Birsa-Ambedkar-Phule Students’ Association (BAPSA) leaped to the second position in all four central panel seats where ABVP was initially giving a tough fight to the Left unity

delhi Updated: Sep 09, 2017 23:56 IST
A Mariyam Alavi
Birsa-Ambedkar-Phule Students’ Association (BAPSA) leaped to the second position in all four central panel seats where ABVP was initially giving a tough fight to the Left unity.
Birsa-Ambedkar-Phule Students’ Association (BAPSA) leaped to the second position in all four central panel seats where ABVP was initially giving a tough fight to the Left unity.

Jawaharlal Nehru University was engulfed in cheers and jeers as counting of votes continued into the late hours of Saturday. The incumbent left alliance maintained its lead on the central four seats of JNU Students Union. The RSS-backed Akhil Bharatiya Vidyarthi Parishad (ABVP) had initially reared its head as a strong contender but at time of going to print, it had settled into third position with students from the Left breaking into celebrations.

Birsa-Ambedkar-Phule Students’ Association (BAPSA) leaped to the second position in all four central panel seats where ABVP was initially giving a tough fight to the Left unity. A total of 4,639 votes were cast on Friday, marking a 58.69 per cent turnout, which was marginally lower than the previous year’s over 59 per cent.

While the final vote share of each student group for the central seats is expected to be announced on Sunday, the results of the councillor seats for various schools were announced on Saturday, with the Left unity — an alliance of All India Students Association (AISA), Students Federation of India (SFI), Democratic Students Front (DSF) — winning big in humanities schools.

All five seats at the School of Language, Literature and Culture Studies (SLL&CS), four out of the five seats at the School of Social Sciences (SSS) and School of International Studies (SIS) each, were won by Left unity candidates. A BASO candidate, Chepal Sherpa, claimed one seat at the SSS and an independent candidate, Prahlad Kumar Singh, won a seat at the SIS.

While humanities and social sciences schools voted for the Left, the science schools leaned towards the right and voted big for ABVP. Two of the three councillor seats at the School of Environmental Sciences (SES), all three councillor seats at the School of Computer and System Sciences (SC&SS) and School of Life Sciences (SLS) each, the one seat at the School of Physical Sciences (SPS) were won by ABVP-backed candidates.
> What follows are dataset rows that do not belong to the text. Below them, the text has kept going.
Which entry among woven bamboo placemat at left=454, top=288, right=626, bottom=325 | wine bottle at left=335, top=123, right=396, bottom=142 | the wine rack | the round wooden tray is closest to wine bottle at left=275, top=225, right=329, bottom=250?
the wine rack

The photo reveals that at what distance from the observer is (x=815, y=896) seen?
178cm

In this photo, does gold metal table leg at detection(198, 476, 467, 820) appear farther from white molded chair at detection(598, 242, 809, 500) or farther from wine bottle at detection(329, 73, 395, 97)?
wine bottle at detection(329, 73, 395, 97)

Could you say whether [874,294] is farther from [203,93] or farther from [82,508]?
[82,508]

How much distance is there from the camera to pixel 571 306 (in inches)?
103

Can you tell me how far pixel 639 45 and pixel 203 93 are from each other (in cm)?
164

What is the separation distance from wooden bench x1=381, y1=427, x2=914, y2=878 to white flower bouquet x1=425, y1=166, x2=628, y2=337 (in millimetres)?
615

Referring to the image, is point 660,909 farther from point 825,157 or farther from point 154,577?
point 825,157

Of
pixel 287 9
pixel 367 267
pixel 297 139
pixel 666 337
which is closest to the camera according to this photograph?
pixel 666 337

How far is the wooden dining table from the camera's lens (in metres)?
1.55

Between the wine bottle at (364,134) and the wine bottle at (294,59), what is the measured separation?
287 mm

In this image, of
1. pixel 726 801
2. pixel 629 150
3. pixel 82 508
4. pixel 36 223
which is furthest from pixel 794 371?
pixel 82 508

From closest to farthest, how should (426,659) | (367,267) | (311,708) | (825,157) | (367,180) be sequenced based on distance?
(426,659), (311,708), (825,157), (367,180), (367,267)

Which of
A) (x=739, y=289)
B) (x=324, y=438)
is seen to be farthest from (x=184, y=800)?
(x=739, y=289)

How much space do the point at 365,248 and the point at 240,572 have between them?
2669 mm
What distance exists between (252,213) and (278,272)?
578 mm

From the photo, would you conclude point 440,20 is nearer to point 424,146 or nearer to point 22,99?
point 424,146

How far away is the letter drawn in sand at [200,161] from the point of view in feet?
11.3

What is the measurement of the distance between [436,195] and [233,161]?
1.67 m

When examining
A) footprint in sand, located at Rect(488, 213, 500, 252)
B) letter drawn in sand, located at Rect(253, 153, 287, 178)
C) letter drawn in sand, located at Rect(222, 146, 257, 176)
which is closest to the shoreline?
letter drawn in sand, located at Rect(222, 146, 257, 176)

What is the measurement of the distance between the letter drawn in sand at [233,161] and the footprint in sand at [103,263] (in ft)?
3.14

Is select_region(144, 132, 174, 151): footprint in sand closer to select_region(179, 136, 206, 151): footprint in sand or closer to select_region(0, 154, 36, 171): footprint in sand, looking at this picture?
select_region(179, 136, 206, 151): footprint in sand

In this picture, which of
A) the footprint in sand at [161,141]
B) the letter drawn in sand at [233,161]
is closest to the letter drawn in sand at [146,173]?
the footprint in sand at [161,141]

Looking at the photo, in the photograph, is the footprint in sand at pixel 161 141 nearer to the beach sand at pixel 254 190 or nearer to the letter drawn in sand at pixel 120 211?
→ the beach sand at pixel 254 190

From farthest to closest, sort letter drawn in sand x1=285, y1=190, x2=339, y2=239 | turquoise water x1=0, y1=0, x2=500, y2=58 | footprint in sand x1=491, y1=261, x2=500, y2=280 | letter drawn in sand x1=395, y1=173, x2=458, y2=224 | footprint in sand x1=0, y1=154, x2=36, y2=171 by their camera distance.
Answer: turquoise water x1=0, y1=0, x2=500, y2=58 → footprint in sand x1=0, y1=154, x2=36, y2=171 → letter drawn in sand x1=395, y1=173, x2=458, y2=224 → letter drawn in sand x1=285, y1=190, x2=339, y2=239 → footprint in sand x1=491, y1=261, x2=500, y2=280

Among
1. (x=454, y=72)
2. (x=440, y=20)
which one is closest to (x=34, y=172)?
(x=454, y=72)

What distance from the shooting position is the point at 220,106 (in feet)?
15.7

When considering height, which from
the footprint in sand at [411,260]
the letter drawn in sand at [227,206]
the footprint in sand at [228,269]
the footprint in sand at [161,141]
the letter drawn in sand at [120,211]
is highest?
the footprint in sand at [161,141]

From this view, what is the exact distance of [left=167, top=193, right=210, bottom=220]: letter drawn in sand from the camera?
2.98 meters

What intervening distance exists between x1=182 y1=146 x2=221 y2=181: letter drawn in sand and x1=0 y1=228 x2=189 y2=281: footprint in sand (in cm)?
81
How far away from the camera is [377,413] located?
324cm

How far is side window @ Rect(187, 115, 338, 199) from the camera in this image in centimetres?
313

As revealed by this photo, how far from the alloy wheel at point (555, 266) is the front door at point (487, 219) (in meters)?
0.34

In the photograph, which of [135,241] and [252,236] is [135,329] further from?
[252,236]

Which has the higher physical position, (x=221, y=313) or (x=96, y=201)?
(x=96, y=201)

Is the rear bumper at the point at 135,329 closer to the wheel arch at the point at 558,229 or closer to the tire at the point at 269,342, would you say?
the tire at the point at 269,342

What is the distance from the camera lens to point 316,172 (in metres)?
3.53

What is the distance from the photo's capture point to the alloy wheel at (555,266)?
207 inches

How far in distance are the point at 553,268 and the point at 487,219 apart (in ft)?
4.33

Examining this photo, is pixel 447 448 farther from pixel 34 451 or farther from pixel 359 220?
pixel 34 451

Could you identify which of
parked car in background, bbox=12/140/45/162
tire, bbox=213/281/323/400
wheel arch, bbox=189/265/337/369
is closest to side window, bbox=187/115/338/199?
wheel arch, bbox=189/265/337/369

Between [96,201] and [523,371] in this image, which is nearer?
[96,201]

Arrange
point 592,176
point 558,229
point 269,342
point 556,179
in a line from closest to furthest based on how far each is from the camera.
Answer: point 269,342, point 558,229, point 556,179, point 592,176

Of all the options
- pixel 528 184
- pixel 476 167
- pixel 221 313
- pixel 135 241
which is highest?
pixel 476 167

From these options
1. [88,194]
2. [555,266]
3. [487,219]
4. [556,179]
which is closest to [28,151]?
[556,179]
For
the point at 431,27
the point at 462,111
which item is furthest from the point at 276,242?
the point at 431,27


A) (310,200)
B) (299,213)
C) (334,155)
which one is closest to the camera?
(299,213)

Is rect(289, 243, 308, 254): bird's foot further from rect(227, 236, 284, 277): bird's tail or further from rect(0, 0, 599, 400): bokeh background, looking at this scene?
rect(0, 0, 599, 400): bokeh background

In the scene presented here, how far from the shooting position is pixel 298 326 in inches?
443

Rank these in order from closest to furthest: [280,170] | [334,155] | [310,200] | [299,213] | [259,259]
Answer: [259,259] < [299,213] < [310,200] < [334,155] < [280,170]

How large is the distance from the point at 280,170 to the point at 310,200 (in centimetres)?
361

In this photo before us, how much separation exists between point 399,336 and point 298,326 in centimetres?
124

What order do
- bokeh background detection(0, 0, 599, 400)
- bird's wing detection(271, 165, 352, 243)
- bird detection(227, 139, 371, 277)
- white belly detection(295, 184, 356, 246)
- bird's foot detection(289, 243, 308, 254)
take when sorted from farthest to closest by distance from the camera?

Nidhi Tripathi, the ABVP’s presidential candidate had also taken a short-lived lead against the Left unity candidate, Geeta Kumari, at this point. The ABVP candidate, Tripathi, was hopeful and said that their victory in science schools has to be viewed as a changing trend in JNU.

“ABVP had looked at campus issues and not national or international politics. And that definitely has increased our appeal among students. For how long will students keep voting based on what happens in Gaza or Palestine? What matters to them more is what is happening here in campus,” said Tripathi. ABVP had managed to get a seat in the central panel in 2015 when Saurabh Sharma was named the joint secretary in 2015. But it disappeared from the panel last year when AISA-SFI coalition swept the polls.

The Left, however, seemed almost sure of their victory by late night on Saturday, with slogans claiming that “JNU Lal hai or Lal rahega” erupting at many points.

“ABVP votes are consistent, and they maintain that 1000-1200 core votes every year. They will get that no matter what they do or don’t on campus. But they may not get anymore. Last year too they had come in at second position for the vice-president and general secretary positions,” said Amal PP, the outgoing VP of the JNUSU, who is supporting the Left unity panel.